MATERIALS PROVIDED: Begin
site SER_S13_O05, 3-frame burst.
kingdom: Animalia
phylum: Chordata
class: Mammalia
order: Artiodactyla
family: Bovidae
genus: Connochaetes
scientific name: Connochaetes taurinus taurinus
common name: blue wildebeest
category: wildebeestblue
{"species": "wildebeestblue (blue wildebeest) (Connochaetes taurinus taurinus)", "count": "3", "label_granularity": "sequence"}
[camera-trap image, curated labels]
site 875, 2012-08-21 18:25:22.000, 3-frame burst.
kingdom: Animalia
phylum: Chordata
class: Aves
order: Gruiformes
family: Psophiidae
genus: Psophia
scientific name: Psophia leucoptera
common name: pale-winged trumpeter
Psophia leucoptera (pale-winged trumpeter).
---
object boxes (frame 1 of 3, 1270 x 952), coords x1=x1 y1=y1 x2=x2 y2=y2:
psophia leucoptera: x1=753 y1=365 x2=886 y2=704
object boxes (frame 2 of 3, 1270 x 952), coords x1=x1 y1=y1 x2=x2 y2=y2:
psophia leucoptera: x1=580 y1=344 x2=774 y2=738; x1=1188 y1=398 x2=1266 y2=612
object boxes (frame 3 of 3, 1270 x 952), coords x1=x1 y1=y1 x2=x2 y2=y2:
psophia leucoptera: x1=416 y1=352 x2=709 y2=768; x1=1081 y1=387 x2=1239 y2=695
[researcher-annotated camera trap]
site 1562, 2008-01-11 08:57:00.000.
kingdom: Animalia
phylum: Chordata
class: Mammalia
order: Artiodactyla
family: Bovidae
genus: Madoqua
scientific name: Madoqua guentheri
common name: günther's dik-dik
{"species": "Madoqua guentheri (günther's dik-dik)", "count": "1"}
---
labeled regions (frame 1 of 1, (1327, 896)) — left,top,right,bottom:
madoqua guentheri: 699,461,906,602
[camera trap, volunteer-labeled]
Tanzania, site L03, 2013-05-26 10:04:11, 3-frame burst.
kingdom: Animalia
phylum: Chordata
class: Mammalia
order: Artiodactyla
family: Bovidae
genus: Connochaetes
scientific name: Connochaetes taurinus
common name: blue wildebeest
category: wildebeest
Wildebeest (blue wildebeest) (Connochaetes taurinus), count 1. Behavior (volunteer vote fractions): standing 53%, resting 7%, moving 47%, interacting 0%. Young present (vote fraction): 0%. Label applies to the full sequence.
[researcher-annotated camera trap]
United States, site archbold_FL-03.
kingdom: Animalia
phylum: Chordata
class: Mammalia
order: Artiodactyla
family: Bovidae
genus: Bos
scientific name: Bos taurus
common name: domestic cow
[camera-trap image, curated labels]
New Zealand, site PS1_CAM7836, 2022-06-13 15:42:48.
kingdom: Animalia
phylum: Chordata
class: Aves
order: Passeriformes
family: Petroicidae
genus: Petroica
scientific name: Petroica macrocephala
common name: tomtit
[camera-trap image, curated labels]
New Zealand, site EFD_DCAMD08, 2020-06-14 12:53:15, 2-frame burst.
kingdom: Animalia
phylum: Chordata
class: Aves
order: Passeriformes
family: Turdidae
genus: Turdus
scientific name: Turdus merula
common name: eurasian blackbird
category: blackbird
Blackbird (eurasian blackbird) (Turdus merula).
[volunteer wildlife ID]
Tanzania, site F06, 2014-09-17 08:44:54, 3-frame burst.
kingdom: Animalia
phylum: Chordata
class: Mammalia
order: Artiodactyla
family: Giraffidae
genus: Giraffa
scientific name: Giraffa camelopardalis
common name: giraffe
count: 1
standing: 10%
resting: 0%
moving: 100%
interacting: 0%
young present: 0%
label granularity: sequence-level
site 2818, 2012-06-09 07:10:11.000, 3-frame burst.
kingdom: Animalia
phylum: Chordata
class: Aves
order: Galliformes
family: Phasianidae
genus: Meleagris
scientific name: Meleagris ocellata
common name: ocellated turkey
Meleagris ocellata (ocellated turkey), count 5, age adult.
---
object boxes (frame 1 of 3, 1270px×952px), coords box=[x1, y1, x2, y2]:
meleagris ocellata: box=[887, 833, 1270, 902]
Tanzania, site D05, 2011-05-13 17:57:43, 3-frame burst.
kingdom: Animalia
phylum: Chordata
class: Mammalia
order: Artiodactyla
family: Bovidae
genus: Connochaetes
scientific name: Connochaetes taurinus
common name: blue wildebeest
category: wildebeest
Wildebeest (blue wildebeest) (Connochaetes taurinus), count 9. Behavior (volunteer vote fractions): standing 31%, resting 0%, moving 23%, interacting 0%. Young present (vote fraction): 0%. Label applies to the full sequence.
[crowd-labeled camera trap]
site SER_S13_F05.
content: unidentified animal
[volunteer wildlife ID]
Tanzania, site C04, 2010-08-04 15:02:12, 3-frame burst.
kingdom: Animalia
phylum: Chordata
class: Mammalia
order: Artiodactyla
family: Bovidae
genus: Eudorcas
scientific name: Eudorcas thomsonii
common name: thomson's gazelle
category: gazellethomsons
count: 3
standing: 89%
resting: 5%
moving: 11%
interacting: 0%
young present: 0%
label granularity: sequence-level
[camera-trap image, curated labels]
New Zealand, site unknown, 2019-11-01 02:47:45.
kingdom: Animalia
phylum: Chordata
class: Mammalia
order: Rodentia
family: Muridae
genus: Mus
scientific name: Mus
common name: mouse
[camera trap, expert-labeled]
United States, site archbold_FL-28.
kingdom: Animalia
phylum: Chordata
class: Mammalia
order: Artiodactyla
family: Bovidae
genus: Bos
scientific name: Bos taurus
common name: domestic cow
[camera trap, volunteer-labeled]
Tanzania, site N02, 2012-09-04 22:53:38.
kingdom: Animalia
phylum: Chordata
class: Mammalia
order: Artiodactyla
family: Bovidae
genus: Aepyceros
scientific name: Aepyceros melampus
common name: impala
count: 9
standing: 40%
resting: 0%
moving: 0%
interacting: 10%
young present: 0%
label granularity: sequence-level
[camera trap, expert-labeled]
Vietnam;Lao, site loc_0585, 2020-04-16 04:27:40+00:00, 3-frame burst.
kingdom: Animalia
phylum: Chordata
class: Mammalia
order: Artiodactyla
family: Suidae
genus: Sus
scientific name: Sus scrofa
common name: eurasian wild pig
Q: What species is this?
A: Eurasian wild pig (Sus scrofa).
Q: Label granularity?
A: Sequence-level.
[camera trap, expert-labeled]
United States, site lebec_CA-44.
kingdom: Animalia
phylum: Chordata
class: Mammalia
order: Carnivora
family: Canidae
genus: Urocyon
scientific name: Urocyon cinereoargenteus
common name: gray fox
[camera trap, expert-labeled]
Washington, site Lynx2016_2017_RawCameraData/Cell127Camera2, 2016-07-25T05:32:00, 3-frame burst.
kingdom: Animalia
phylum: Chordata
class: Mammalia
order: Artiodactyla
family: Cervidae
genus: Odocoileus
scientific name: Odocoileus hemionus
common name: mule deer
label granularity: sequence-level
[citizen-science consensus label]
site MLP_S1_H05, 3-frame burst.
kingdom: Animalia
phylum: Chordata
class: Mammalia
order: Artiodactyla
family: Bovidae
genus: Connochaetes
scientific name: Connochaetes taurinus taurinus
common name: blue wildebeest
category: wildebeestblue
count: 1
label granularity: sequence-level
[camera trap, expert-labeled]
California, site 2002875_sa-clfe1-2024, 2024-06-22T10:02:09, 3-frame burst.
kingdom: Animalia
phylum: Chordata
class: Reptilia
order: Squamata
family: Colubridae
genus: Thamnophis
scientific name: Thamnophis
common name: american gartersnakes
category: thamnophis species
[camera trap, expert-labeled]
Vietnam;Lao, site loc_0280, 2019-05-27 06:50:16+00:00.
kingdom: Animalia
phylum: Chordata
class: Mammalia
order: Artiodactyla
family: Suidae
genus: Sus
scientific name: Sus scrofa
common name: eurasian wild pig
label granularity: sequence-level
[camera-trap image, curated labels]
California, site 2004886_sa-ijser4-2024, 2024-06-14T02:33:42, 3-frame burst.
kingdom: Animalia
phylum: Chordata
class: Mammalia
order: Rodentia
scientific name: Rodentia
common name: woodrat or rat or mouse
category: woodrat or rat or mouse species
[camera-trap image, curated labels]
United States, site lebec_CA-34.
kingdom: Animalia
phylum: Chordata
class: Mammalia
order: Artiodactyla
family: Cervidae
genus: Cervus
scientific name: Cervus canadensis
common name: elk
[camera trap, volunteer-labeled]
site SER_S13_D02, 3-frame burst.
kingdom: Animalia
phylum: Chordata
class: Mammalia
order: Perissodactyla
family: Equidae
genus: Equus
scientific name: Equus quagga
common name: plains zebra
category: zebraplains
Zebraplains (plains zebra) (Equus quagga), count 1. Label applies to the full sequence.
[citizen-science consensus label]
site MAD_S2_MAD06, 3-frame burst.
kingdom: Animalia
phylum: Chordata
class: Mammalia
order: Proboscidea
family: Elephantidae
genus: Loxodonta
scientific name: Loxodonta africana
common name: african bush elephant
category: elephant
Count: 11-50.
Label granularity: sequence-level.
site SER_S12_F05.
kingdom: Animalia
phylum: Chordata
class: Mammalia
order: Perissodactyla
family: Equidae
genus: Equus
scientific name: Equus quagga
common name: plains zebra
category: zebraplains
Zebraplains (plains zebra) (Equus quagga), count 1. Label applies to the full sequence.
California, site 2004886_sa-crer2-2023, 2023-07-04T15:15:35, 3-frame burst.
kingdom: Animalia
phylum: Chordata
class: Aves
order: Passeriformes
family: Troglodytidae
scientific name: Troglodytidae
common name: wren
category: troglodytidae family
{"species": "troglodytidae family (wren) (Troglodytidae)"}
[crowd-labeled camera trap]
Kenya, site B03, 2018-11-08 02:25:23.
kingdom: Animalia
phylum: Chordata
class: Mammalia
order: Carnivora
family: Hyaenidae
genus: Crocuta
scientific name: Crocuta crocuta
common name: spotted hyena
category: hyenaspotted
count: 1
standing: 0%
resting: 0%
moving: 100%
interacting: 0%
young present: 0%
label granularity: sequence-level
MATERIALS PROVIDED: End
THE TASK: Repeat verbatim the opening run of entries, ending with the line that contains "scientific name: Psophia leucoptera".

SOLUTION:
site SER_S13_O05, 3-frame burst.
kingdom: Animalia
phylum: Chordata
class: Mammalia
order: Artiodactyla
family: Bovidae
genus: Connochaetes
scientific name: Connochaetes taurinus taurinus
common name: blue wildebeest
category: wildebeestblue
{"species": "wildebeestblue (blue wildebeest) (Connochaetes taurinus taurinus)", "count": "3", "label_granularity": "sequence"}
[camera-trap image, curated labels]
site 875, 2012-08-21 18:25:22.000, 3-frame burst.
kingdom: Animalia
phylum: Chordata
class: Aves
order: Gruiformes
family: Psophiidae
genus: Psophia
scientific name: Psophia leucoptera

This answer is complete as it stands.